- [Parts of the exercise]
(a) In the watch box forum thread, translate the sentence "You have obviously chosen the perfect woman to marry." into Spanish.
(b) Update the passage of the watch box forum thread starting with "Anyone care to" and going on through "would be helpful.", putting "house" in place of "apartment".
(c) Carry on the watch box forum thread, writing on from its final post.

# My wife bought me a watch box



## AAMC

It's in the bedroom but the problem is I can't use it until my birhtday (June, 4th) o|

Anyway it's a leather Windrose for 8 Watches and a place to store my Hirsch Straps :-!

stock picture until June 4th....I'll post the SOTC in the new box after


----------



## Der Biermeister

very nice -- enjoy. That looks to be either cherry or mahogany?

I love nice wood boxes.


----------



## AAMC

Der Biermeister said:


> very nice -- enjoy. That looks to be either cherry or mahogany?
> 
> I love nice wood boxes.


nop it's made of leather (looks like wood on this pic though)


----------



## fasthandssam

looks great! Will look even cooler filled with bad ass watches  - congrats!


----------



## Big Orange

Very nice, congrats and enjoy!!


----------



## Al.

Nice looking box! Your watches will enjoy their new home


----------



## bencayetano

Congrats to a fellow June baby!

Nice box! I've been planning to pick one up myself...I think I'm leaning towards a glass top since I like to look at them...lol.


----------



## Aphid

You have obviously chosen the perfect woman to marry.


----------



## Likestheshiny

Anyone care to recommend some watch boxes? I clearly need one, since I have watches littering my apartment. I have no idea what the good brands are, though, or what the "best" value is. Everything looks fine in an online picture, but I suspect a lot of watch boxes look pretty shoddy up close. I'm not looking for anything fancy, but I'd prefer that it not look cheap, either, since there will be a couple of nice watches in it. Are glass-topped boxes common?

I know, I sound n00bish. But, to put things in perspective, the only watch box I've seen in person any time recently was at Bed, Bath & Beyond. It was... not impressive. Just a point to the preferred brands would be helpful.

- [Supplied material]

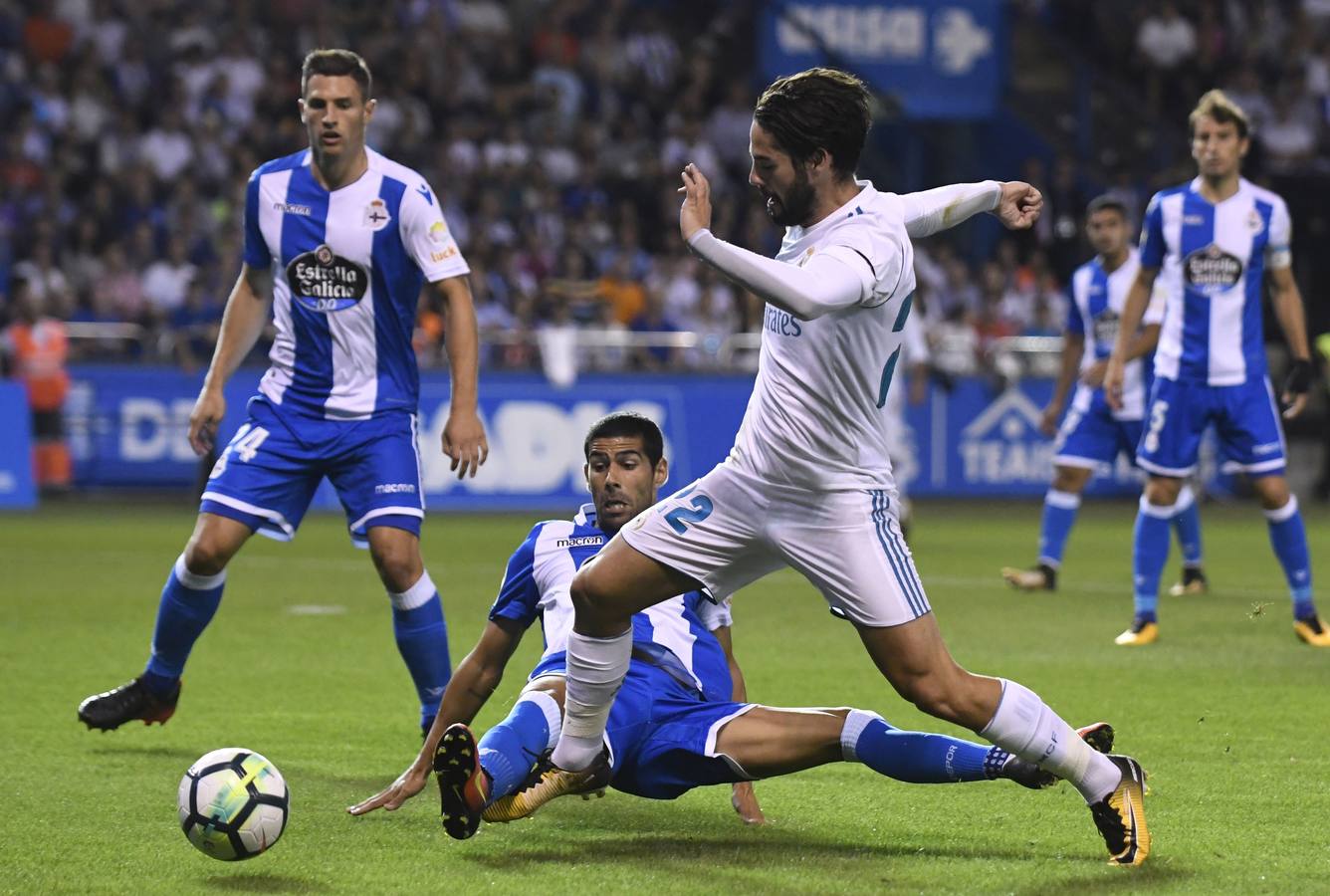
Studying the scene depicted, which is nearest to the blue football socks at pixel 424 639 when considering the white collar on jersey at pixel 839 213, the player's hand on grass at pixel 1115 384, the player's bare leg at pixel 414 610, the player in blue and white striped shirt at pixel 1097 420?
the player's bare leg at pixel 414 610

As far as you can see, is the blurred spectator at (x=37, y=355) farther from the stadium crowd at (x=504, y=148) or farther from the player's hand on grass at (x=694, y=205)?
the player's hand on grass at (x=694, y=205)

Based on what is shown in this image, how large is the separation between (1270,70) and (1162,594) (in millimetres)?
15959

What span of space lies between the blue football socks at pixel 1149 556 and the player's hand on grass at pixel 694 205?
533 centimetres

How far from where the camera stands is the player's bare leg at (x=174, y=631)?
630cm

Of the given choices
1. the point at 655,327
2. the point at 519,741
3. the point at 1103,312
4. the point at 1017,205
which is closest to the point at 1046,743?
the point at 519,741

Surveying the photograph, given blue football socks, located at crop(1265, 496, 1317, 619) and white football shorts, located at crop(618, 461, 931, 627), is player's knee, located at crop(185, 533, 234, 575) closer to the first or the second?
white football shorts, located at crop(618, 461, 931, 627)

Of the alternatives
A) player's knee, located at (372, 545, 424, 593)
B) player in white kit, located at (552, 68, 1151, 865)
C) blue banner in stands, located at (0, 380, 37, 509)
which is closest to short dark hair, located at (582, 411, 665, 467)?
player in white kit, located at (552, 68, 1151, 865)

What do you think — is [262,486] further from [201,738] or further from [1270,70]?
[1270,70]

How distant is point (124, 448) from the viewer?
1831 cm

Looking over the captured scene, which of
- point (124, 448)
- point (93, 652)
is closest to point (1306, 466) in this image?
point (124, 448)

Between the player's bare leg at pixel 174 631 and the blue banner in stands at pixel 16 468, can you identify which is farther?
the blue banner in stands at pixel 16 468

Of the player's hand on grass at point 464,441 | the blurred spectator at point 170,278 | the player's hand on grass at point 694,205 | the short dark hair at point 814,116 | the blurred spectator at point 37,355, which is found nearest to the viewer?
the player's hand on grass at point 694,205

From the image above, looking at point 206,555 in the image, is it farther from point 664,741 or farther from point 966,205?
point 966,205

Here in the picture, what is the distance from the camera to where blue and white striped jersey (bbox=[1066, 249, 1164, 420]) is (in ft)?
38.1
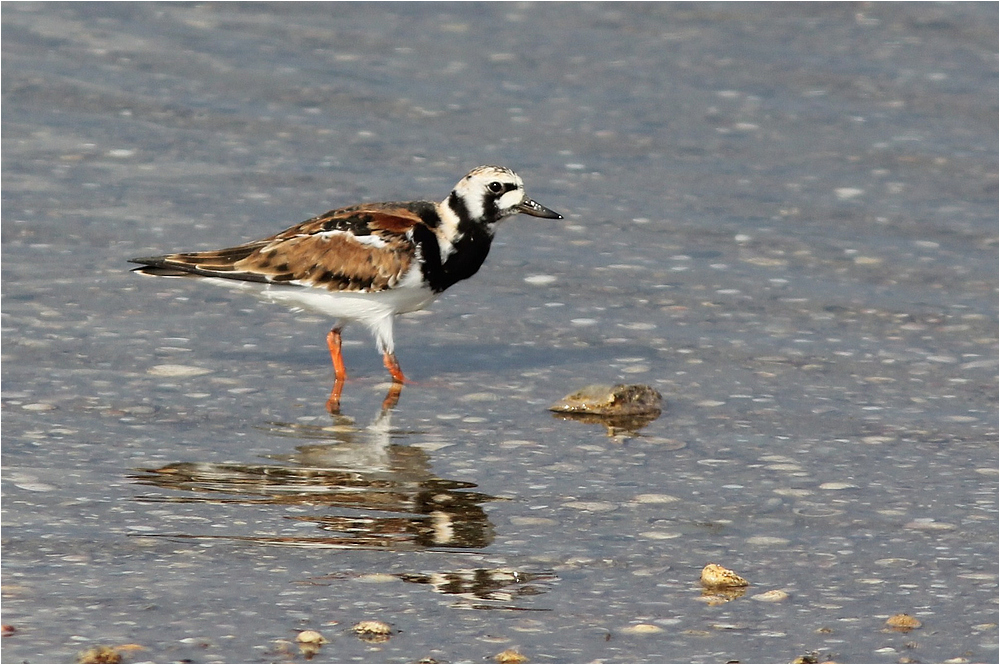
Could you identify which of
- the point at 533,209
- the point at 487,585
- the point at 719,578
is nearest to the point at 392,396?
the point at 533,209

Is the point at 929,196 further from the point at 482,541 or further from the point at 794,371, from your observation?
the point at 482,541

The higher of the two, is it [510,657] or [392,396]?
[392,396]

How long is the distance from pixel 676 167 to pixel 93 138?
512 centimetres

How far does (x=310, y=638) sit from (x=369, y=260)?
401cm

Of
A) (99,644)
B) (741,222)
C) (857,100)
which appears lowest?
(99,644)

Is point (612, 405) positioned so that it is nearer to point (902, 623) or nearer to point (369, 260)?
point (369, 260)

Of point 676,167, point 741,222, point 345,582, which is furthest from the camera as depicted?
point 676,167

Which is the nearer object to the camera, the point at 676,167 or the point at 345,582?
the point at 345,582

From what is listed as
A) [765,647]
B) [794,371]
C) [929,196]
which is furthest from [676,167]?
[765,647]

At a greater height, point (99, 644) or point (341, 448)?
point (341, 448)

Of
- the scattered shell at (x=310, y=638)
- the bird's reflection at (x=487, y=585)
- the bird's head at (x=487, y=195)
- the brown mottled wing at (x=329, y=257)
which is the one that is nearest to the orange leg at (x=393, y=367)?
the brown mottled wing at (x=329, y=257)

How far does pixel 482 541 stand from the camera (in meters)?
7.11

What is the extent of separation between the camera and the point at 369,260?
9.62 metres

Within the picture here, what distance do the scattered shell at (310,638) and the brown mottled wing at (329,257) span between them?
390 cm
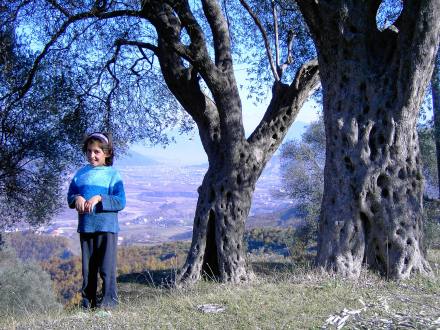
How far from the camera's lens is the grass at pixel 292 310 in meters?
3.93

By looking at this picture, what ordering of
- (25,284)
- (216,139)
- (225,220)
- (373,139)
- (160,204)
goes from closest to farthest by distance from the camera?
(373,139)
(225,220)
(216,139)
(25,284)
(160,204)

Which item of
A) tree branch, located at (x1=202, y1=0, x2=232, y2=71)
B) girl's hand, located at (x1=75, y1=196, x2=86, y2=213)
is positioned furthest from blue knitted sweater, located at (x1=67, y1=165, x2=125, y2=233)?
tree branch, located at (x1=202, y1=0, x2=232, y2=71)

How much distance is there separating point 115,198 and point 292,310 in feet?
6.85

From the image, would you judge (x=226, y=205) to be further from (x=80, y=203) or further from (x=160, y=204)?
(x=160, y=204)

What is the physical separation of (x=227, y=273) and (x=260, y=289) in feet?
12.0

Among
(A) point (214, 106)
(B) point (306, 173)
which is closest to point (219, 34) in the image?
(A) point (214, 106)

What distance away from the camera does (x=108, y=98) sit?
38.6ft

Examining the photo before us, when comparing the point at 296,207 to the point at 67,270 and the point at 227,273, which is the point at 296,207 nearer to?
the point at 67,270

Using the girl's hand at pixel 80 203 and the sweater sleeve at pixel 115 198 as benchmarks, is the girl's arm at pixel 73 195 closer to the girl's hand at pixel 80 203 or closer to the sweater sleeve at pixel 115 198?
the girl's hand at pixel 80 203

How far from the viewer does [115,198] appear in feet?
17.1

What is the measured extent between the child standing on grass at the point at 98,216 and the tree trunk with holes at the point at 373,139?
2.70 metres

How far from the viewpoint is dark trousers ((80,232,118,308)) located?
5.28m

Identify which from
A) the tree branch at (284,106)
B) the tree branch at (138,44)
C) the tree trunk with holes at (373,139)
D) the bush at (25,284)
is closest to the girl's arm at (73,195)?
the tree trunk with holes at (373,139)

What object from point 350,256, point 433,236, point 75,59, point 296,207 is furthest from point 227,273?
point 296,207
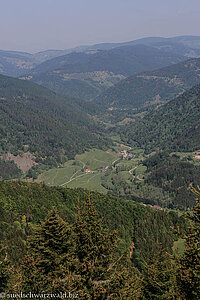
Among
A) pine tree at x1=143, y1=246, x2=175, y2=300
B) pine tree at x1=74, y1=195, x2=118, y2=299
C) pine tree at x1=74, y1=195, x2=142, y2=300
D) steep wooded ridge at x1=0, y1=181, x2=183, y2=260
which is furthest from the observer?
steep wooded ridge at x1=0, y1=181, x2=183, y2=260

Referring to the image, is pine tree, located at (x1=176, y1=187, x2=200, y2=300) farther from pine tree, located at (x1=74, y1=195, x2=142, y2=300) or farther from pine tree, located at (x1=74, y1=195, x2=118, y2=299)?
pine tree, located at (x1=74, y1=195, x2=118, y2=299)

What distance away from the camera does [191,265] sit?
1394 inches

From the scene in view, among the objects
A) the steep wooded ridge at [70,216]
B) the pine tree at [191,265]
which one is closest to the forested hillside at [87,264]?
the pine tree at [191,265]

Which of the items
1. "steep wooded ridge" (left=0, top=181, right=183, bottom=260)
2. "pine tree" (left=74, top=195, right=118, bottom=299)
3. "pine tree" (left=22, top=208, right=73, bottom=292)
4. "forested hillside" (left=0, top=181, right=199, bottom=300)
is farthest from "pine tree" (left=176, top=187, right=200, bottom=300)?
"steep wooded ridge" (left=0, top=181, right=183, bottom=260)

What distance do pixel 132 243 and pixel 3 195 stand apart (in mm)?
81081

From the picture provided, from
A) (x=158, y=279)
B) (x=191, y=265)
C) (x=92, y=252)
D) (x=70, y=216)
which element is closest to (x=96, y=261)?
(x=92, y=252)

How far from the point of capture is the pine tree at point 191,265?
3378 cm

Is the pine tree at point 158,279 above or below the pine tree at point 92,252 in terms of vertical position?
below

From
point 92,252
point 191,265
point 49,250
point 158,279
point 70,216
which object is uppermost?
point 92,252

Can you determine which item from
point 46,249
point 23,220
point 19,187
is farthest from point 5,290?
point 19,187

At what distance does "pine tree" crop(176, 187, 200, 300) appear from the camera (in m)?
33.8

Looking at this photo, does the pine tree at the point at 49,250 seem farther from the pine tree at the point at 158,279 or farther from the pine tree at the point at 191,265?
the pine tree at the point at 158,279

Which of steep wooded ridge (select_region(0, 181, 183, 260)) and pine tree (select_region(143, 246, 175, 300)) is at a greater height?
pine tree (select_region(143, 246, 175, 300))

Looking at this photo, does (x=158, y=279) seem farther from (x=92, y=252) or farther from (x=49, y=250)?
Result: (x=92, y=252)
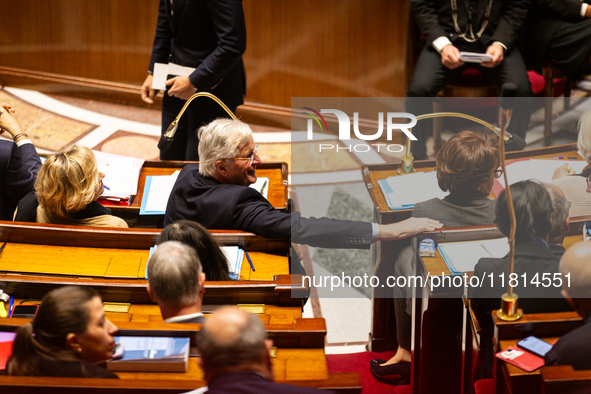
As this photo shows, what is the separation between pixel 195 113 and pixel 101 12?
284 cm

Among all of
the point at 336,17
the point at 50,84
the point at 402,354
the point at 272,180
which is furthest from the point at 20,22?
the point at 402,354

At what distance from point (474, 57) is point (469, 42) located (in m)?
0.19

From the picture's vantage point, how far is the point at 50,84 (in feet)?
20.1

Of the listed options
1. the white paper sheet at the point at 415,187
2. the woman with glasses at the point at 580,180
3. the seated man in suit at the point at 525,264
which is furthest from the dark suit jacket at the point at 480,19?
the seated man in suit at the point at 525,264

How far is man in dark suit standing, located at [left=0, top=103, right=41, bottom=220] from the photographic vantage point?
2938 mm

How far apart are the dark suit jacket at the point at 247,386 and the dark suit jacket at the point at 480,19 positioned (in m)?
3.26

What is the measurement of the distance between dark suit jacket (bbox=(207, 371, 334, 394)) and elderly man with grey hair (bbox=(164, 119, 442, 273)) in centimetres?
104

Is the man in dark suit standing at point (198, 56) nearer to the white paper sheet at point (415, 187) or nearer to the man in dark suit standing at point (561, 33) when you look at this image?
the white paper sheet at point (415, 187)

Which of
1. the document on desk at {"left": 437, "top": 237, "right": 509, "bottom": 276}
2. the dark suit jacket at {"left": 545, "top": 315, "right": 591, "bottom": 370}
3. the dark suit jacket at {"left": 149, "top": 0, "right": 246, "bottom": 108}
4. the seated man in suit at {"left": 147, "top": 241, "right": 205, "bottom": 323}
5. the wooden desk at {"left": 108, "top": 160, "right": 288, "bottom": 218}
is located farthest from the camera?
the dark suit jacket at {"left": 149, "top": 0, "right": 246, "bottom": 108}

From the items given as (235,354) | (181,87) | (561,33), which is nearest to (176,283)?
(235,354)

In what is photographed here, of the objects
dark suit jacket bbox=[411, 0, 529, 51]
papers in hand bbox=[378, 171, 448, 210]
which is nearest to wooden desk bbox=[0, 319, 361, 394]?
papers in hand bbox=[378, 171, 448, 210]

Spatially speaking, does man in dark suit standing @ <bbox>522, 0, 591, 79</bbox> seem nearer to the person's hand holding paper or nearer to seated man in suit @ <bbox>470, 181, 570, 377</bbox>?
seated man in suit @ <bbox>470, 181, 570, 377</bbox>

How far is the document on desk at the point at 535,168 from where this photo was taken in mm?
2932

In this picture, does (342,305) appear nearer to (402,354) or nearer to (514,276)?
(402,354)
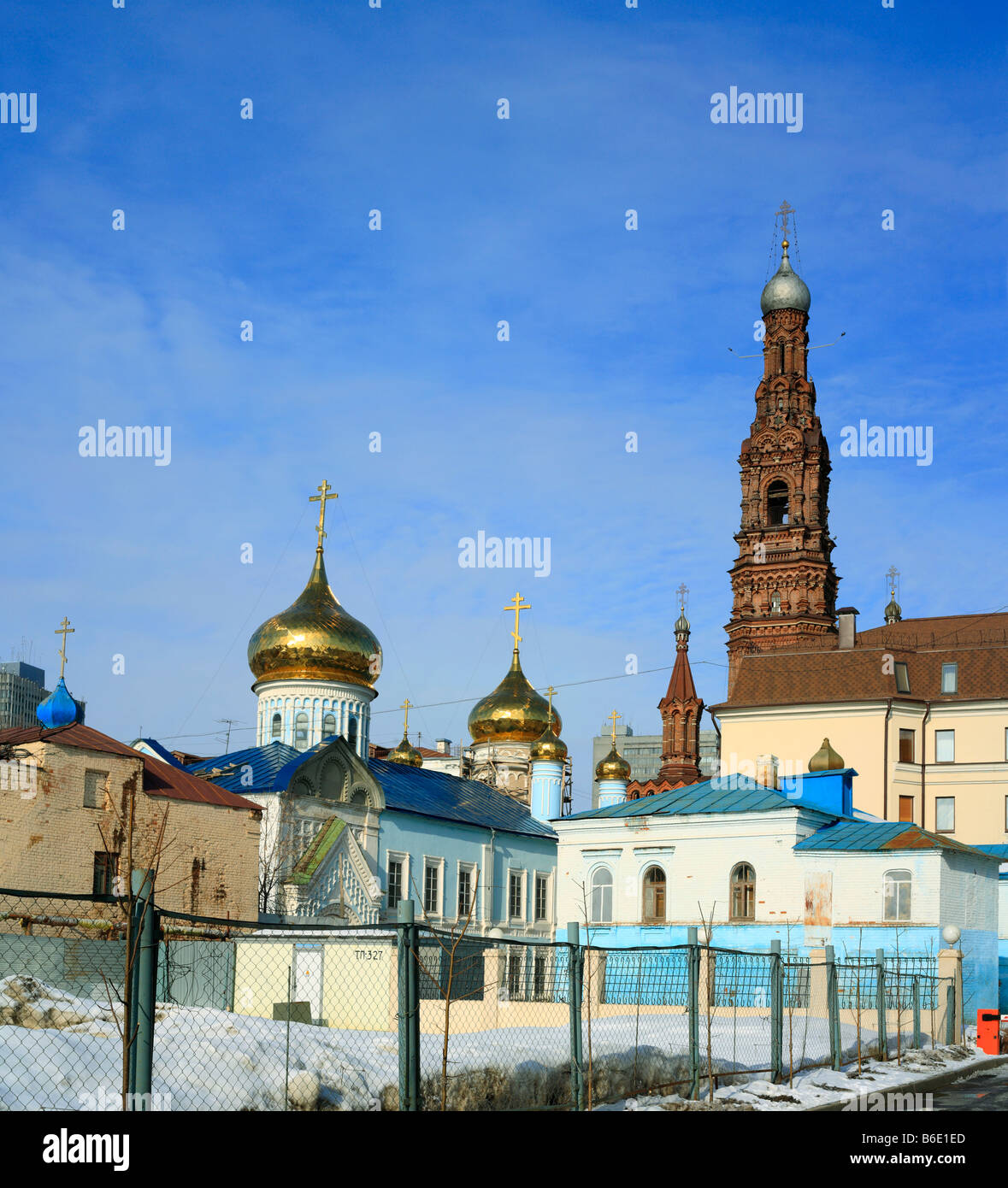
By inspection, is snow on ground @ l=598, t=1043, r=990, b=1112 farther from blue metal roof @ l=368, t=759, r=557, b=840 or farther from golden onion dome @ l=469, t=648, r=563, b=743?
golden onion dome @ l=469, t=648, r=563, b=743

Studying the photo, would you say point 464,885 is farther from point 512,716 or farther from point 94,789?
point 94,789

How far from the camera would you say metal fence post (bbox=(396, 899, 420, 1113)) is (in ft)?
30.6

- [Results for each task]
(a) Obviamente has elegido a la mujer perfecta para casarte.

(b)
Anyone care to recommend some watch boxes? I clearly need one, since I have watches littering my house. I have no idea what the good brands are, though, or what the "best" value is. Everything looks fine in an online picture, but I suspect a lot of watch boxes look pretty shoddy up close. I'm not looking for anything fancy, but I'd prefer that it not look cheap, either, since there will be a couple of nice watches in it. Are glass-topped boxes common?

I know, I sound n00bish. But, to put things in perspective, the only watch box I've seen in person any time recently was at Bed, Bath & Beyond. It was... not impressive. Just a point to the preferred brands would be helpful.

(c)
(And now I'm off to Google the Op's birthday present...)


----------



## spronston

Likestheshiny said:


> Anyone care to recommend some watch boxes? ...... Just a point to the preferred brands would be helpful.


I can't really help with suggestions for "preferred brands", however I purchased one like this and am very satisfied with the quality.


----------



## Dixan

Likestheshiny said:


> Anyone care to recommend some watch boxes? I clearly need one, since I have watches littering my apartment. I have no idea what the good brands are, though, or what the "best" value is. Everything looks fine in an online picture, but I suspect a lot of watch boxes look pretty shoddy up close. I'm not looking for anything fancy, but I'd prefer that it not look cheap, either, since there will be a couple of nice watches in it. Are glass-topped boxes common?
> 
> I know, I sound n00bish. But, to put things in perspective, the only watch box I've seen in person any time recently was at Bed, Bath & Beyond. It was... not impressive. Just a point to the preferred brands would be helpful.
> 
> (And now I'm off to Google the Op's birthday present...)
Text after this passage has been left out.